Try it.
Please restate the data below word for word, omitting all images.

[[ Stored data open ]]

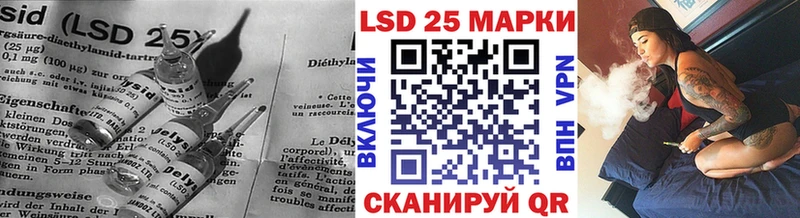 ЛСД экстази кислота  Льгов 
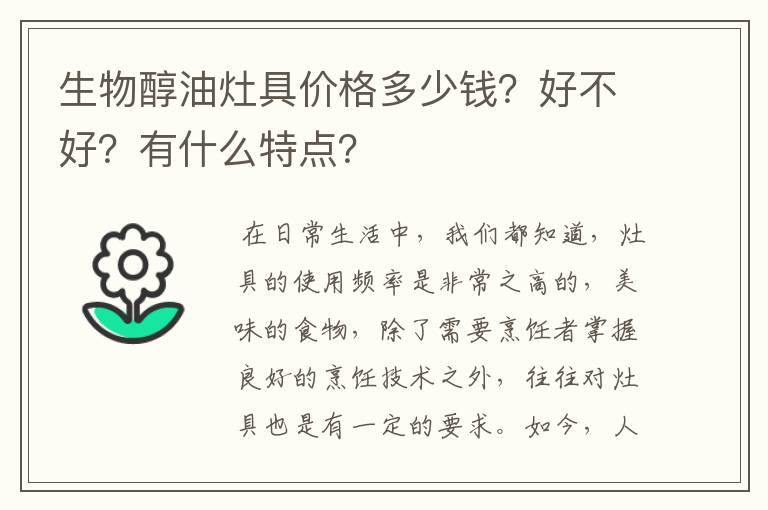 生物醇油灶具价格多少钱?好不好?有什么特点?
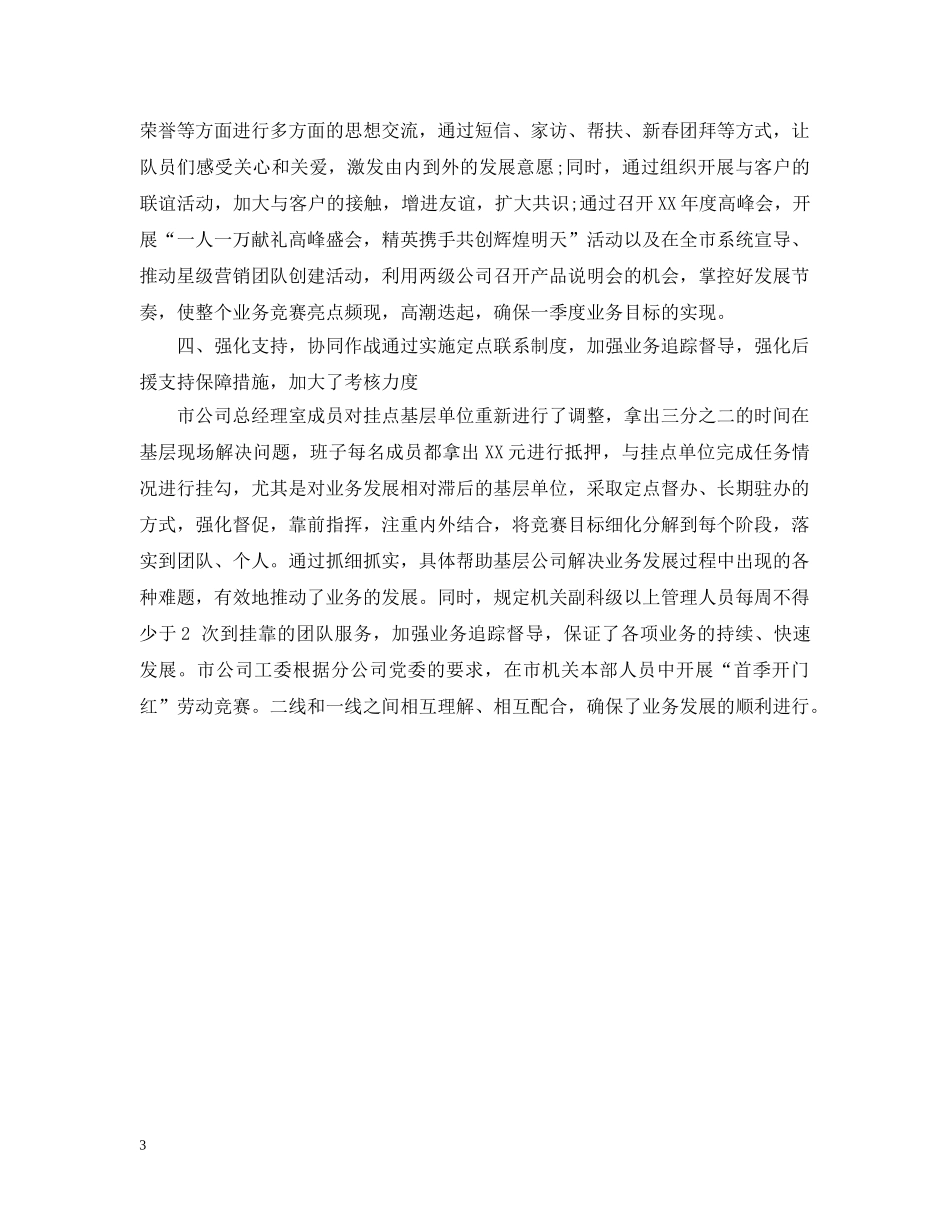 保险公司年终工作总结例文 _第3页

[[ Stored data closed ]]

Exercise output.
 ЛСД экстази кислота  Льгов 
 生物醇油灶具价格多少钱?好不好?有什么特点?
 保险公司年终工作总结例文 _第3页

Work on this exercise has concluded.